TASK BRIEF: You are asked to reproduce the listing exactly and to omit its pictures.

STORED DATA:
-------------------------
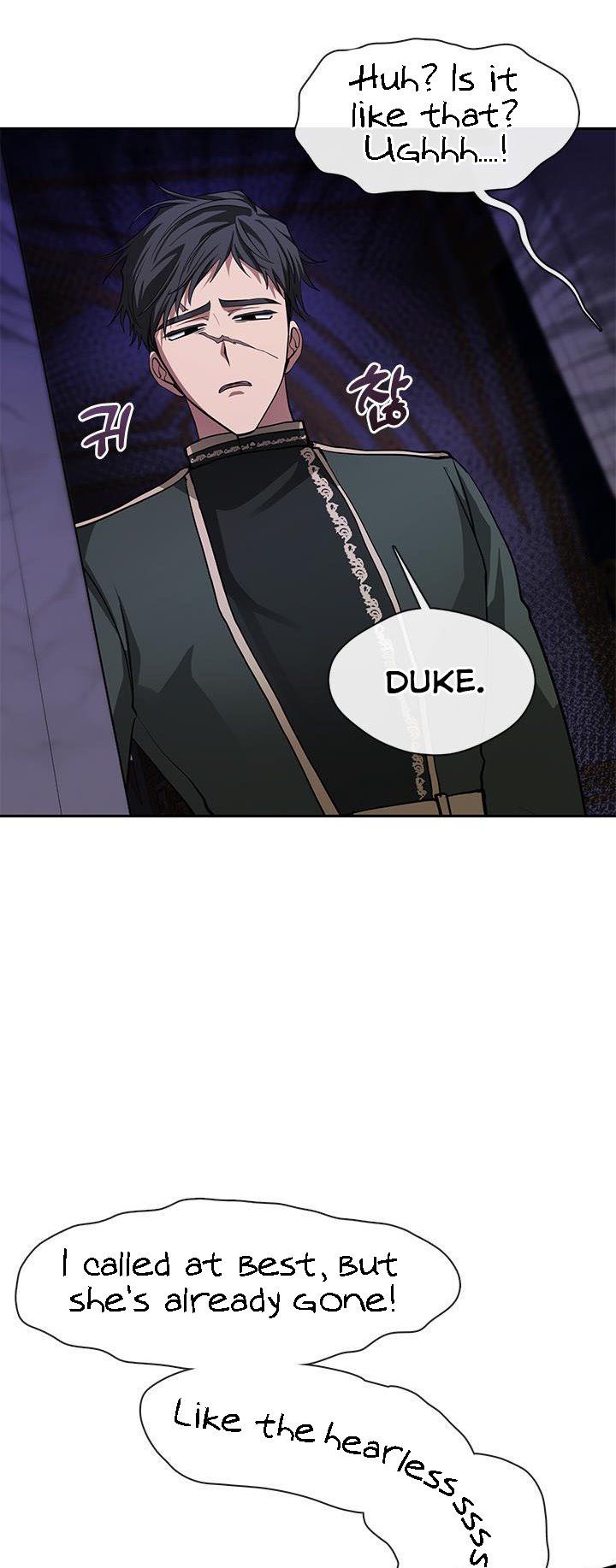 I Failed to Oust the Villain! Chapter 52 page 2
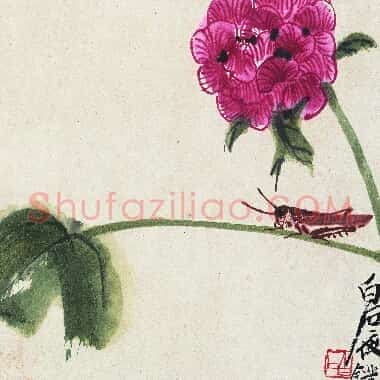 近现代齐白石国画《蚱蜢图.TIF》高清大图资源下载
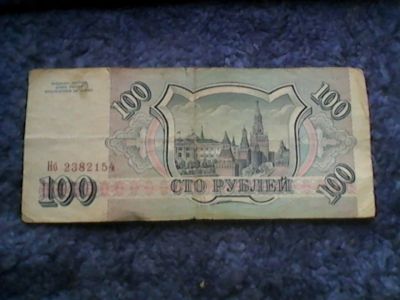 Лот: 9714224. Фото: 1. 100рублей 1993г в коллекцию. Россия, СССР, страны СНГ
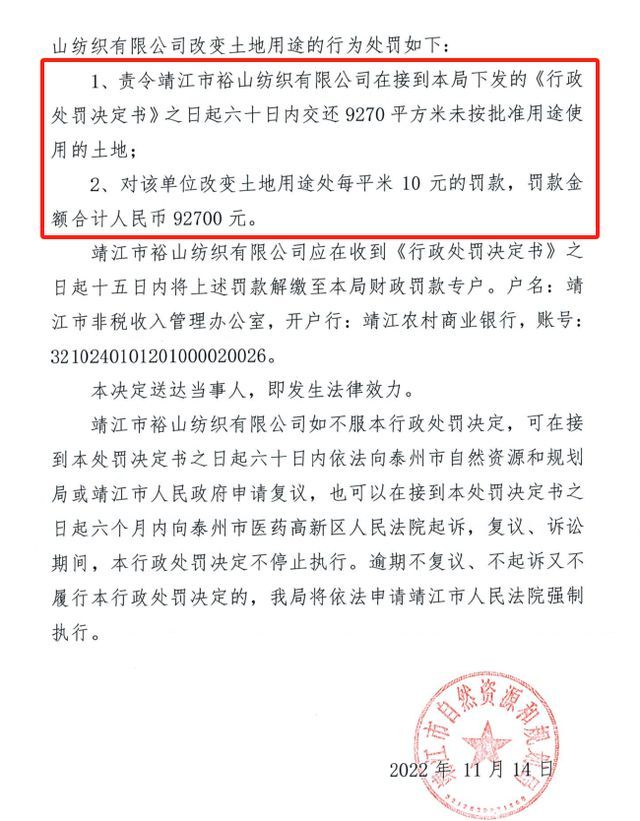 搖身一變！40畝工業(yè)用地竟開起超大酒樓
-------------------------
RESPONSE TO THIS EXERCISE:
 I Failed to Oust the Villain! Chapter 52 page 2
 近现代齐白石国画《蚱蜢图.TIF》高清大图资源下载
 Лот: 9714224. Фото: 1. 100рублей 1993г в коллекцию. Россия, СССР, страны СНГ
 搖身一變！40畝工業(yè)用地竟開起超大酒樓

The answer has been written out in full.